_Consegna:_
Sostituisci "giornalisti" con "cronisti" nel passo del testo sulla crisi dell'Occidente che comincia con le parole contenenti "Si dice che" e si chiude con "ancora sa/vuole vedere).", poi riporta quel passo così modificato.

_Testo di lettura:_
»»

Bellaria, 15 Febbraio 2015
UN GIGANTE SULLE SPALLE DEI NANI
Nella tragedia annunciata di Charlie Hebdo; nella stucchevole intervista a Charlize Theron al festival di Sanremo; nelle surreali notti al museo-Parlamento che definire turbolenti è a dir poco eufemistico; nell'incapacità di rimediare agli errori tragici della politica estera (non solo italiana) sullo scacchiere internazionale e di far fronte alla crescente disoccupazione e alla perdita di dignità che ne consegue; si manifesta in tutta evidenza la crisi dell'Occidente e soprattutto dell'Europa, allo stato attuale facendo le dovute distinzioni. Occidente che, come probabilmente accadde all'Impero romano nella lunga fase del declino, sta mostrando il suo volto pallido, reso ancora più malinconico da un trucco pesante e da gioielli pacchiani ostentati con malcelato egoismo, ammantato di delusione. L'ex società opulenta non riesce più a mascherare l'imbarazzo che inevitabilmente prova verso i suoi figli più giovani, ai quali è negata la speranza e perfino l'illusione di poter vivere un futuro appena decente. Rigurdo alla situazione italiana, Piero Angela in un suo libro del 2011 scrive che “il politico è come il pilota, ma senza macchina non può andare da nessuna parte. Soprattutto se, come spesso avviene, in politica si dibatte continuamente sui ricambi di maggioranza ma non su come migliorare veramente le prestazioni del Paese”. Dunque la macchina non funziona più? Siamo fuori mercato per tanti versi e sarà possibile ripristinare un equilibrio accettabile solo fra molti anni, lasciando sul terreno tanti morti quanti ne fa una guerra mondiale?
Si dice che il festival di Sanremo sia espressione della nostra società e forse in questo c'è del vero, ma rimango dell'idea che si continui a cercare di costruire un'immagine positiva dell'odierno “carrozzone” anche laddove di positivo c'è ben poco. Lo si fa attraverso il lavoro febbrile di giornalisti imbrillantati, arrampicatori di specchi dall'aspetto circense che usano con eccessiva disinvoltura la parola “arte” e che allontanano dalla “verità” un certo numero di cervelli inesperti, o induriti da anni di sciocchezze tenute su un piedistallo, o esposte in tanti musei mondiali della fandonia, spesso sovvenzionati anche da cittadini inermi, sempre meno reattivi a causa dell'evidente lavaggio del cervello (per chi ancora sa/vuole vedere).

««

Voci di dati salvate
»»

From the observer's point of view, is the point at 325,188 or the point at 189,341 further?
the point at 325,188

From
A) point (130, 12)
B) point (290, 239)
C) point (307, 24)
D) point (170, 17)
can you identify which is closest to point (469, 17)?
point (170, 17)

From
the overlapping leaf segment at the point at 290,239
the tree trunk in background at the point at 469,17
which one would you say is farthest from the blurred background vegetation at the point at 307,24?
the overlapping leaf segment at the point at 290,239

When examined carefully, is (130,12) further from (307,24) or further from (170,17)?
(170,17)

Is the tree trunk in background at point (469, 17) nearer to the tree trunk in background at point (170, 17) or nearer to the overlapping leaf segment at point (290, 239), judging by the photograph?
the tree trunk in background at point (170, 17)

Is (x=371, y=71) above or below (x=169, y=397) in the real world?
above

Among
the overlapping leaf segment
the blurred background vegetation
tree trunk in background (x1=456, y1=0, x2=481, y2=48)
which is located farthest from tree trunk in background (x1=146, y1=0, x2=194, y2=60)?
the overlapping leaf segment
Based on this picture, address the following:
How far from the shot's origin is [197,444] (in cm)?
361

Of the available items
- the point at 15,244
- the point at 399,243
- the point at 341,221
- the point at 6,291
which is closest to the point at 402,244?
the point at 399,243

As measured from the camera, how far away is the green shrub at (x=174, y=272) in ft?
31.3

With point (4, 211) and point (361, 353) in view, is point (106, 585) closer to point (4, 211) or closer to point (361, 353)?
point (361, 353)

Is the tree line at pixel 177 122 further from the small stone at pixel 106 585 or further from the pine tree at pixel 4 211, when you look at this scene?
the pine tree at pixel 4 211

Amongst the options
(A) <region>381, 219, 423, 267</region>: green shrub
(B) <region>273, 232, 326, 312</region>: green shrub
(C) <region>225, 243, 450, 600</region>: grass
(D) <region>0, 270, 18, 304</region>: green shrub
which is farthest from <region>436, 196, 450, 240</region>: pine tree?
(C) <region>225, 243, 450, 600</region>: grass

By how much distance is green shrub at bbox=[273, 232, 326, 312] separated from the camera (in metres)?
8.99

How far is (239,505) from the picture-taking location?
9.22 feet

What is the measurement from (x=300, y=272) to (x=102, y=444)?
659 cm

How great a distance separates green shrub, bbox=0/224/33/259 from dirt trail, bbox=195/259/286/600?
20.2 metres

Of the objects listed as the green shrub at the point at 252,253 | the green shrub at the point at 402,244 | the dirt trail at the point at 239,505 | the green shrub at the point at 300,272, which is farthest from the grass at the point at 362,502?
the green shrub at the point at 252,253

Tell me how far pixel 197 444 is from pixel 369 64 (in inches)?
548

««

_Soluzione:_
Si dice che il festival di Sanremo sia espressione della nostra società e forse in questo c'è del vero, ma rimango dell'idea che si continui a cercare di costruire un'immagine positiva dell'odierno “carrozzone” anche laddove di positivo c'è ben poco. Lo si fa attraverso il lavoro febbrile di cronisti imbrillantati, arrampicatori di specchi dall'aspetto circense che usano con eccessiva disinvoltura la parola “arte” e che allontanano dalla “verità” un certo numero di cervelli inesperti, o induriti da anni di sciocchezze tenute su un piedistallo, o esposte in tanti musei mondiali della fandonia, spesso sovvenzionati anche da cittadini inermi, sempre meno reattivi a causa dell'evidente lavaggio del cervello (per chi ancora sa/vuole vedere).